[REVIEW] Three Books on Culture Change
Mar. 23rd, 2004 01:55 amThe history of the southern Levant three thousand or so years ago enjoys an importance out of proportion to its geographic area, thanks to the origins of the Abrahmic religion in the writings of the local West Semitic tribes of the period. Arriving at an accurate account of what exactly happened in the area--what cultures rose, what cultures fell, and how the acts of rising and of falling were accomplished--is notoriously difficult because of the emotions involved in determining just what history is correct. (Current disputes over the rightful proprietors of the territory also complicate matters.) William G. Dever's Who Were the Early Israelites and Where Did They Come From? does a good job of examining the evidence, site by site, epoch by epoch.
Dever's reconstruction appears to make sense, avoiding the extremes of denying any historical validity to the Bible or of ascribing complete accuracy to the Bible. (The Book of Joshua comes off particularly badly, given the lack of archeological evidence for any campaigns of conquest, or indeed, of many of the places claimed conquered.) The book's conclusion that, a certain immigration from Egypt aside, the Israelites can trace their origins to highland refugees from the collapse of Egypt's post-Hyksos imperial satellite states in Palestine in the 14th and 13th centuries BCE looks plausible at its conclusion. People more familiar with biblical archeology than me can judge whether or not Dever is indeed the neutral third-person observer he positions himself as, but I was satisfied.
Making Jews Modern, by Sarah Abrevaya Stein, is a fascinating book whcih explores the impact of modernity on Jews in southeastern and eastern Europe. Stein is specifically concerned with exploring the ways in which the Yiddish press (in the Russian empire) and the Ladino press (in the former Ottoman sphere) served to create "modern"--consumerist, Westernized, politicized--Jewish populations. The book is a comparative study of these two great lost cultures of the Diaspora, examining how the five million or so Ashkenazic Jews of the Russian Empire and the quarter-million Ladino-speaking Sephardim reacted to the transformations of belle époque Europe on Europe's geographic margins.

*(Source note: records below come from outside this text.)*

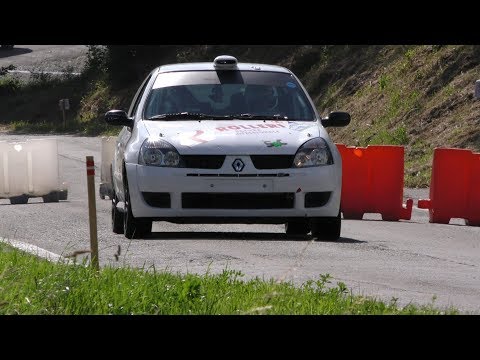 Rally Naz.del Taro 2018 Burgazzi-Guglieri by Ferrario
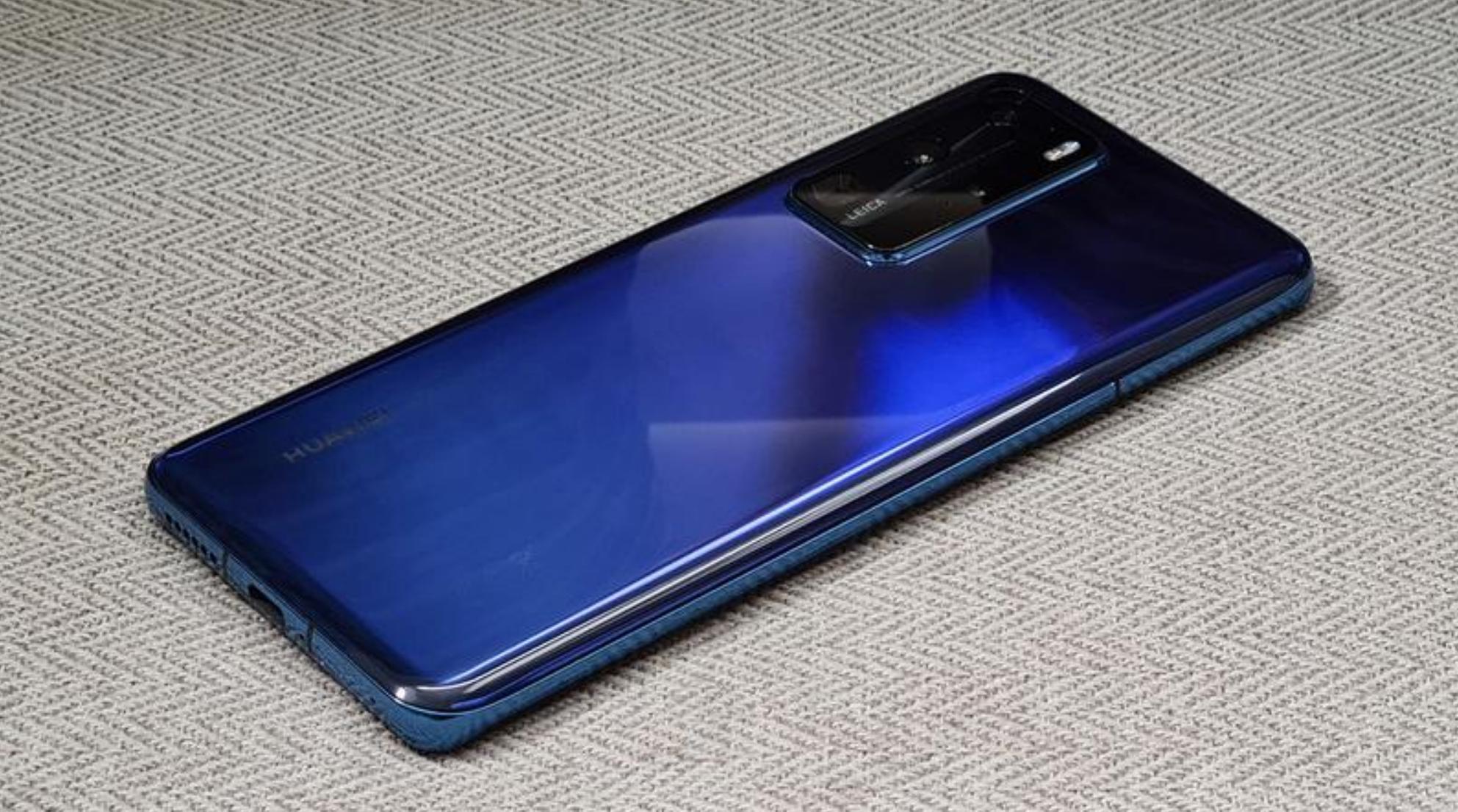 華為新款旗艦手機，科技與藝術(shù)的完美融合之旅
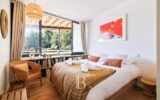 Maison en location vacances à Biarritz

Making Jews Modern was interesting in the way that it evoked the impact of mass media on still-traditional cultures, and the way that the mass media were used by members of these cultures to try to propagate their cultures. If Jewish newspapers advertised cosmetics, imperial adventures, scandalous gossip, and advice for Westernized Jewish households, they also communicated news about the latest pogroms, provided religious education, and served as fora for debates on Zionism. I find it hard to disagree, at the end, with Stein's conclusion that whereas the much smaller Sephardic population was declining, sapped by emigration and acculturation (not only to the cultures of the Ottoman successor states, but to the Francophone culture propagated by the Alliance Israélite Universelle), the Ashkenazic population was thriving, growing in numbers and confidence despite the serious problems of post-Great War Europe. The Holocaust changed this, of course.
Between History and Tomorrow is subtitled "Making and Breaking Everyday Life in Rural Newfoundland." Written by an anthropologist (Gerald Sider) who did extensive fieldwork in Newfoundland, the copy I read is actually the second edition, written after the collapse of the cod fisheries in the early 1990's and the beginnings of a spectacular depopulation of the province. This edition of Between History and Tomorrow reads like a post-mortem analysis of traditional Newfoundland culture, seeking to discover the reasons for the failure of Newfoundland's traditional fishing culture to sustain itself.
Dependency is identified as the key reason for the failure of Newfoundland. There existed, in Sider's convincing reading of traditional Newfoundland culture and Newfoundland history, a nexus of social, economic, and political structures which tied the inhabitants of the outports to outside merchants and bureaucrats, never allowing the former to achieve any degree of autonomy relative to the latter through more favourable rates with moneylending, secure tenure to their land, and so on. This external dependency didn't produce any internal solidarity among the outport residents, though; if anything, there seems to have been a lot of tension, demonstrated by a reluctance to lend aid to anyone not part of one's family or circle of friends. In the end, and despite Sider's suggestion that Newfoundland's fate at the hands of an uncaring wider economy might be replicated in numerous other places (exhausted maquiladora towns on the Mexican border, say), one can't help but feel that Newfoundland was doomed to exhaust its resource-based economy and be thrown back on such other resources as remained.